Gear: Shift Recon, Assault...
Gear: Shift Recon, Assault glove
Helmet: Shift Agent
Boots: Alpinestars Tech 8
Goggles: Smith Fuel Roll Off's
Yamaha Grizzly 350 Auto 4x4 IRS
You wouldn't imagine just how pleased I was to pick up our Yamaha blue Grizzly. The 350 Grizzly is a sharp-looking and somewhat compact machine. If this were a beauty pageant, as opposed to a shootoutish comparison test, the Yamaha would probably take home the tiara.
The Grizzly 350's instrumentation is fairly no-frills when compared to the other machines we tested, comprised of an analog speedometer and odometer and not much else (it lacks a fuel gauge and the typical warning light clusters and indicators of the other units). The Yamaha's lack of instruments would be the only real mark against it, as every other ergonomic aspect of the 350 Grizzly is top-notch. The gear shifter and 4WD switch work flawlessly, and their design was among the best executed. The floorboards, seat and handlebar distances are just about perfect and accommodated all sizes of test riders without a single adjustment, and the under-seat storage was the roomiest. The textured matte black powdercoat on the cargo racks looks great, resists scratches and even helps keep cargo secure.
The brakes, steering and suspension on the Grizzly all combine for a great package. No single element stood out in a negative way, and by nearly the same token, nothing really blew us away, either. That's not to say we weren't impressed by the Grizzly's handling; we just weren't blown away in one direction or another. The machine pretty much goes where you point it, stops when you ask it to, and soaks up the rough stuff in a relatively smooth and plush fashion.

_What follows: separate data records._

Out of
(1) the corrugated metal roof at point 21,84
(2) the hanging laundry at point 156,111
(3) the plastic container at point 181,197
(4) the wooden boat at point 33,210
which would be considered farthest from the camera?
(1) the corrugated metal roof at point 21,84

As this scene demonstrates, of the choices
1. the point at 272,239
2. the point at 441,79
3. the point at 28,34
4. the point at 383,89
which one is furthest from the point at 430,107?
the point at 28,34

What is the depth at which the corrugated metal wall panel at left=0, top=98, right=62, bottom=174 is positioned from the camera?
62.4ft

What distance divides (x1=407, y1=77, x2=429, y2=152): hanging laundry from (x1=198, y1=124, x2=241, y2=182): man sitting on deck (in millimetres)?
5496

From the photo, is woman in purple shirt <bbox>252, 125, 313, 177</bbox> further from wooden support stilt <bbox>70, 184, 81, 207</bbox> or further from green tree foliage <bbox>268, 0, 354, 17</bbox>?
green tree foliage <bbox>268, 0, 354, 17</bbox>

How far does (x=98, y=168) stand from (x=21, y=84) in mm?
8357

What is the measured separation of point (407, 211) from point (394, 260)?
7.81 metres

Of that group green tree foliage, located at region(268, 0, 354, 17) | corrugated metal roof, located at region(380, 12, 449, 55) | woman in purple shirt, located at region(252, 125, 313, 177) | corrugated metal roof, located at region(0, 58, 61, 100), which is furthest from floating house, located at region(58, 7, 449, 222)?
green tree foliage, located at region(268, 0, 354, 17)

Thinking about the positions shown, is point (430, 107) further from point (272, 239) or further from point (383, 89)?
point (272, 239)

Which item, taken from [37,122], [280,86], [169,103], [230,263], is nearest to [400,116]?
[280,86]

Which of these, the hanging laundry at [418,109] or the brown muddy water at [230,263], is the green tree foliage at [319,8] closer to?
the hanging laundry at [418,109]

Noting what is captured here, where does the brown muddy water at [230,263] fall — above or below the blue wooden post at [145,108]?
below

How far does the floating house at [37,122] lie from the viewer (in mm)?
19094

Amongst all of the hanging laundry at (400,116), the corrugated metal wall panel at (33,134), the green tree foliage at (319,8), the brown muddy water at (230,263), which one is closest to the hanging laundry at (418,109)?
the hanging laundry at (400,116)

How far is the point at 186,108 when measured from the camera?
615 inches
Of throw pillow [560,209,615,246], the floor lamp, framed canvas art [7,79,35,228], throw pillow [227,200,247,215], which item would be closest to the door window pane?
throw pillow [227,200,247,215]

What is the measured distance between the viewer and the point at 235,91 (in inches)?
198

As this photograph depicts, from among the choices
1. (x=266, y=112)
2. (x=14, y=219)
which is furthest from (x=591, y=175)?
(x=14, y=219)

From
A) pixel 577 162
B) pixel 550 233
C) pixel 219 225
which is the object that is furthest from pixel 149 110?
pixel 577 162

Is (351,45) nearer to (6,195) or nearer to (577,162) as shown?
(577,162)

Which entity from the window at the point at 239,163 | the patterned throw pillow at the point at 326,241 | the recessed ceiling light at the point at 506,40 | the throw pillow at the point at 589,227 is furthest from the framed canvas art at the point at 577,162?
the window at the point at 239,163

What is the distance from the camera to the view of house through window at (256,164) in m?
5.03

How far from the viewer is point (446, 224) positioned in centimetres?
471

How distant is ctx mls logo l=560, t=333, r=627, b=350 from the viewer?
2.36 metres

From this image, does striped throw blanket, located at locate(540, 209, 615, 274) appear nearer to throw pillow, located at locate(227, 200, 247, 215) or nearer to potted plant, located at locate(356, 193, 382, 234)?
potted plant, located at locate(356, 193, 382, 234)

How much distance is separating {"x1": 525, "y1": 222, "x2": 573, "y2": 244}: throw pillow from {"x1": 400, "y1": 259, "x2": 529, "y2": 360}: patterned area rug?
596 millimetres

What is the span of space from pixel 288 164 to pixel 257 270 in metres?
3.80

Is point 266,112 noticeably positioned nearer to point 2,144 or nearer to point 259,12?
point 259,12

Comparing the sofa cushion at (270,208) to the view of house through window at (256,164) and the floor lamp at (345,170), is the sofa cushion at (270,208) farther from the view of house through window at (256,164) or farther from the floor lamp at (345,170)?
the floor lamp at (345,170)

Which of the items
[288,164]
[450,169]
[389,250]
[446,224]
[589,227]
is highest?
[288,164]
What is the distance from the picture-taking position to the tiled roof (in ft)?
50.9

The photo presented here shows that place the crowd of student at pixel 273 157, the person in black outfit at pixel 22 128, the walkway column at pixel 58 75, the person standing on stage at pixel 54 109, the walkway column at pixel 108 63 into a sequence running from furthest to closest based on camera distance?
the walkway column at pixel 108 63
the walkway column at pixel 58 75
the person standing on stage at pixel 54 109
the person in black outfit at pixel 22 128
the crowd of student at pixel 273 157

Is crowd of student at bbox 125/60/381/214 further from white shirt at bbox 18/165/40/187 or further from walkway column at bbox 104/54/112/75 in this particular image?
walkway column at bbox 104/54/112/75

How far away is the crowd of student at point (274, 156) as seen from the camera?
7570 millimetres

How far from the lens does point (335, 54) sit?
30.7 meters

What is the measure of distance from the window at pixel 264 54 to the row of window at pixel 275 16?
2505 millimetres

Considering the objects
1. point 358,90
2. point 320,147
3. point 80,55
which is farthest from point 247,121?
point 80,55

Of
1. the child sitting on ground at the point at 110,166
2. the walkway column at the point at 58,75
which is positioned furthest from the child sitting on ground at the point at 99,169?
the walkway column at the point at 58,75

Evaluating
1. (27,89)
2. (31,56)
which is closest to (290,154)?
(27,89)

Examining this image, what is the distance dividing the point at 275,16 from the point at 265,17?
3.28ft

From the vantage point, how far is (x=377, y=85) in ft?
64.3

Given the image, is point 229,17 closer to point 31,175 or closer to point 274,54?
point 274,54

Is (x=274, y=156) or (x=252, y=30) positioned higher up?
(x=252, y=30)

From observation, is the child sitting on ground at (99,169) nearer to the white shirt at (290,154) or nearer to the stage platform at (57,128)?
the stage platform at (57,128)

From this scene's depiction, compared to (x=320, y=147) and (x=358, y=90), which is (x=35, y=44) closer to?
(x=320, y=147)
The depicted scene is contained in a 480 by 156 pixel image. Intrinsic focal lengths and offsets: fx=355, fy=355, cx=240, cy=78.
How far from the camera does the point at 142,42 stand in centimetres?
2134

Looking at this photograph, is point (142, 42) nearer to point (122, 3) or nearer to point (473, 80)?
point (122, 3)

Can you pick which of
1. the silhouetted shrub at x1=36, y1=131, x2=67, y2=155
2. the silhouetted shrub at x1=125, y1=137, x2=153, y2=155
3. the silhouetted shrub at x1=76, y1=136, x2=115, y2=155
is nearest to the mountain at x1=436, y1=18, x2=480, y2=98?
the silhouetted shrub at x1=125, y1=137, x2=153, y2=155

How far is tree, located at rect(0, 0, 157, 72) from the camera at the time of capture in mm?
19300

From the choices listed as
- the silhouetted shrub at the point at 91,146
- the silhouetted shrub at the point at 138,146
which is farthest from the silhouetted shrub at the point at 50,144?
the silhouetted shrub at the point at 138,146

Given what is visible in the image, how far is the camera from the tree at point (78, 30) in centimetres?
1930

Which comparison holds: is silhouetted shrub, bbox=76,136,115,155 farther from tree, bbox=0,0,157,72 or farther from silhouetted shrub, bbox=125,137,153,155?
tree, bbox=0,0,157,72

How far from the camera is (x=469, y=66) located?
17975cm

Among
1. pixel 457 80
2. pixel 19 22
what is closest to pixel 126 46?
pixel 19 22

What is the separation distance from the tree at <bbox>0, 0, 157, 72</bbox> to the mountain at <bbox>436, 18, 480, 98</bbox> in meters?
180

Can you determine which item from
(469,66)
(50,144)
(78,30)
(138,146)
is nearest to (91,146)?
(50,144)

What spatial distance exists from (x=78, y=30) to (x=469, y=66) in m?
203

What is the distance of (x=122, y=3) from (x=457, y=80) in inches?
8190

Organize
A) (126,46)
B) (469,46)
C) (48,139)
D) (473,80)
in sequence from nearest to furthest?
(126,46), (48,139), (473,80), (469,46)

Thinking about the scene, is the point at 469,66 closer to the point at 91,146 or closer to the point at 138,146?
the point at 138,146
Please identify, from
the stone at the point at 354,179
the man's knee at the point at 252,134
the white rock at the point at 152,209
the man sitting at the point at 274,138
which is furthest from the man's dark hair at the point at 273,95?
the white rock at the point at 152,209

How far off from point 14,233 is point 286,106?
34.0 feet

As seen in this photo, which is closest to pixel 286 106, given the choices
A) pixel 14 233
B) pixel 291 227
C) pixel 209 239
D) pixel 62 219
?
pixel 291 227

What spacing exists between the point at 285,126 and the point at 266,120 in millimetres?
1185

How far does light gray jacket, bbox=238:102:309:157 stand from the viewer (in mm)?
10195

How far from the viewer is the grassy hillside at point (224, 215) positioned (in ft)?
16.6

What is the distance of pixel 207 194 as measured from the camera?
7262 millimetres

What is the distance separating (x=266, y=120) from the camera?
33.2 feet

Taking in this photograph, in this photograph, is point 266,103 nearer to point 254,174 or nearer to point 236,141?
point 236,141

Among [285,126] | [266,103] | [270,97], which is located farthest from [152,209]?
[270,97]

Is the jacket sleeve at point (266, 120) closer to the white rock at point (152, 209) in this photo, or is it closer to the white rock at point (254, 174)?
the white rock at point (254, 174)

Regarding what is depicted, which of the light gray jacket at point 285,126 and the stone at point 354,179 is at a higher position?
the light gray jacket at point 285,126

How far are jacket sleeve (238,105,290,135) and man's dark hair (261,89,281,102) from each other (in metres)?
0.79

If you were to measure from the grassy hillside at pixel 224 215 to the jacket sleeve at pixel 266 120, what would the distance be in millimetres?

Now that we've told you what it does well, let me tell you where we felt it was lacking. In a word: power. The Grizzly's lack of get-up-and-go had us questioning whether something might be wrong with it. The 348cc engine was initially described as "painfully slow" by several test riders. In all fairness, once we realized the Grizzly has the lowest displacement out of the fleet we were less shocked by the lack of power. When you consider the 107cc advantage that the Polaris has, it's easy to see why the Yamaha might be perceived as weak. Oddly enough, the Grizzly hauled, towed and moved every single thing the other machines moved just as quickly and easily. Getting the low-displacement Grizzly up to speed with the larger-displaced models just isn't realistic. Our guess is that 90 percent of us wouldn't notice the deficit unless we were drag racing (which we're fairly certain isn't what the engineers had in mind when they designed the 350 Grizzly). The sheer grunt required to traverse deep mudholes or conquer steeper climbs is simply lacking, but the benefits of the handling make it a decent trade-off for those not in any sort of hurry.
At 348cc the Grizzly 350 is a solid choice for the low-speed recreational rider. If you're looking to set the world on fire or move a mountain, the Grizzly may not be for you. If you're looking for more of a smooth, leisurely cruiser with enough grunt to perform medium-duty chores, we've found your machine. Regardless, it's easily the best-looking quad in the bunch.